**REQUIRED WORK:** In the material below, some lines carry "solar". Copy each such line.

-- RECORDS follows --

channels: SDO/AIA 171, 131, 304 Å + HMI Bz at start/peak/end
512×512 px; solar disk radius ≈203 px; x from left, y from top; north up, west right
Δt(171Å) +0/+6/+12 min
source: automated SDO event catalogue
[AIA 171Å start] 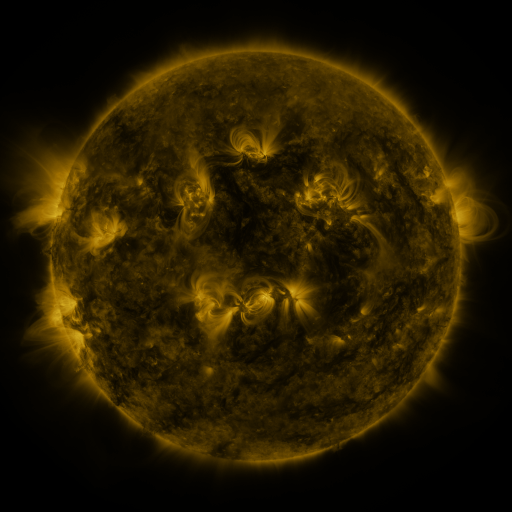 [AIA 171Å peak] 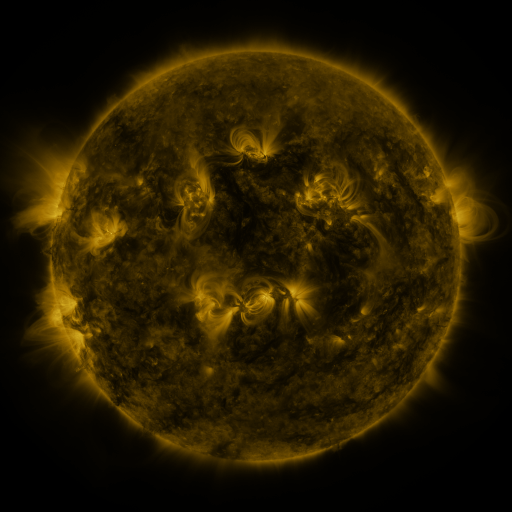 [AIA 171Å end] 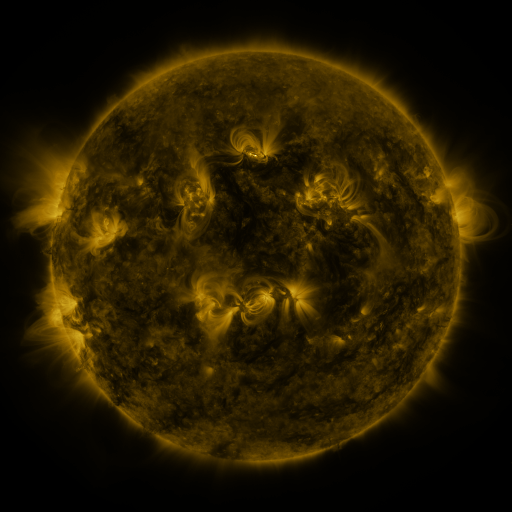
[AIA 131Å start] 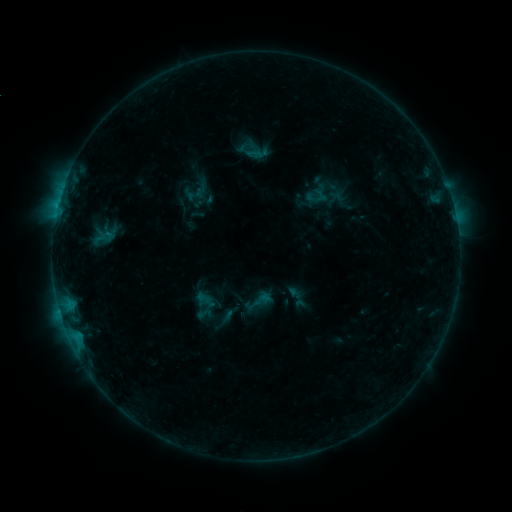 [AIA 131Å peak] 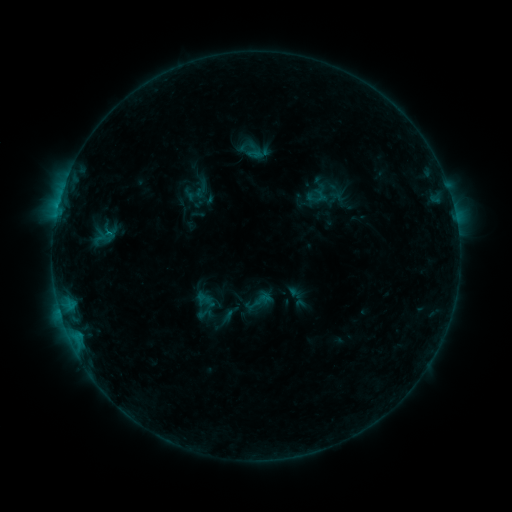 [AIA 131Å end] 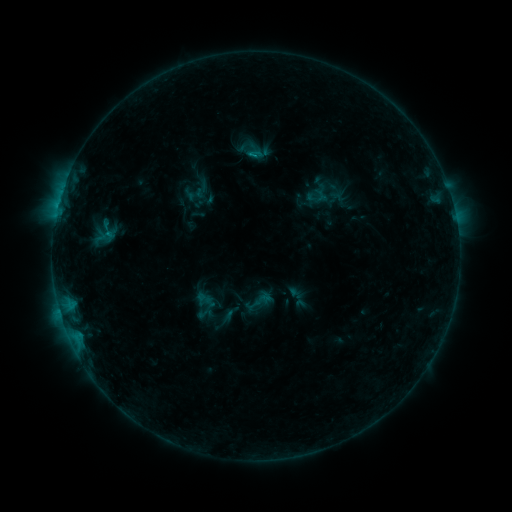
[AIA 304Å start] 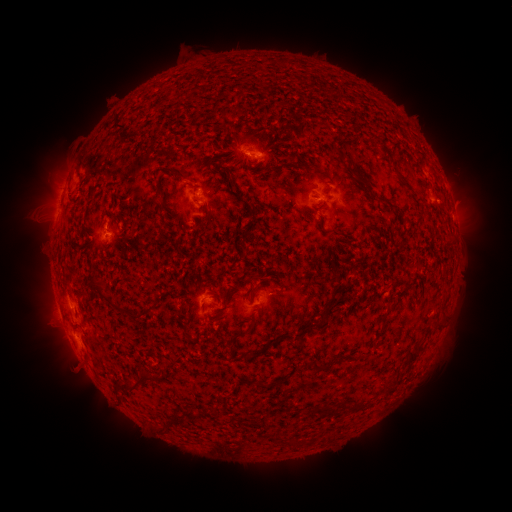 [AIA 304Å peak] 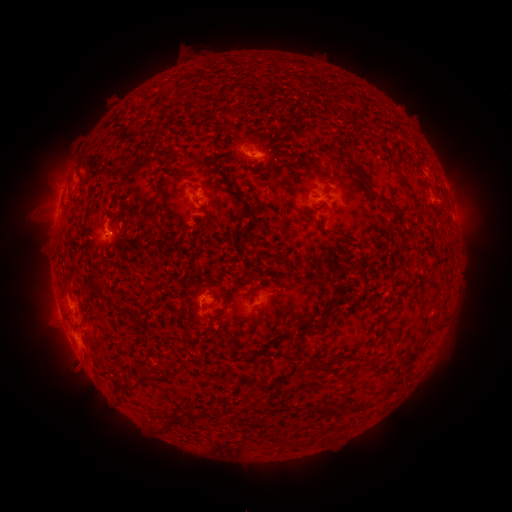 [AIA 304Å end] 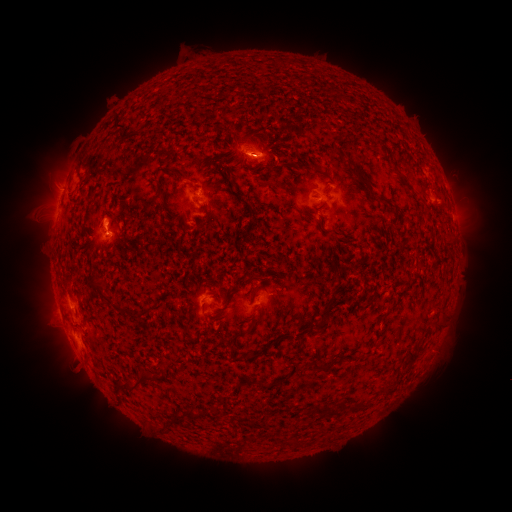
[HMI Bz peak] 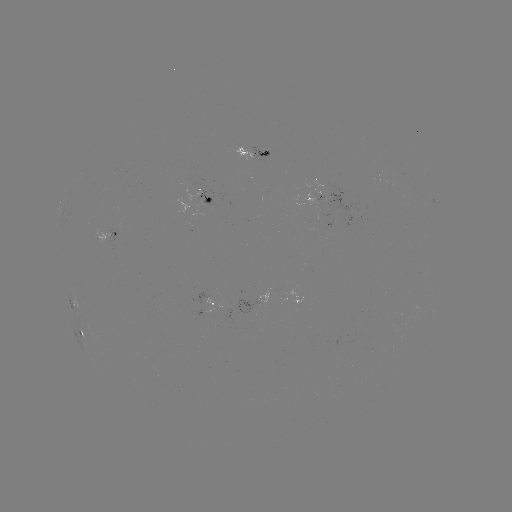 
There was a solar flare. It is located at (58, 206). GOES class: B5.5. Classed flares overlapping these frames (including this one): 2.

-- RECORDS concluded --

**OUTPUT BELOW:**
512×512 px; solar disk radius ≈203 px; x from left, y from top; north up, west right
There was a solar flare. It is located at (58, 206). GOES class: B5.5. Classed flares overlapping these frames (including this one): 2.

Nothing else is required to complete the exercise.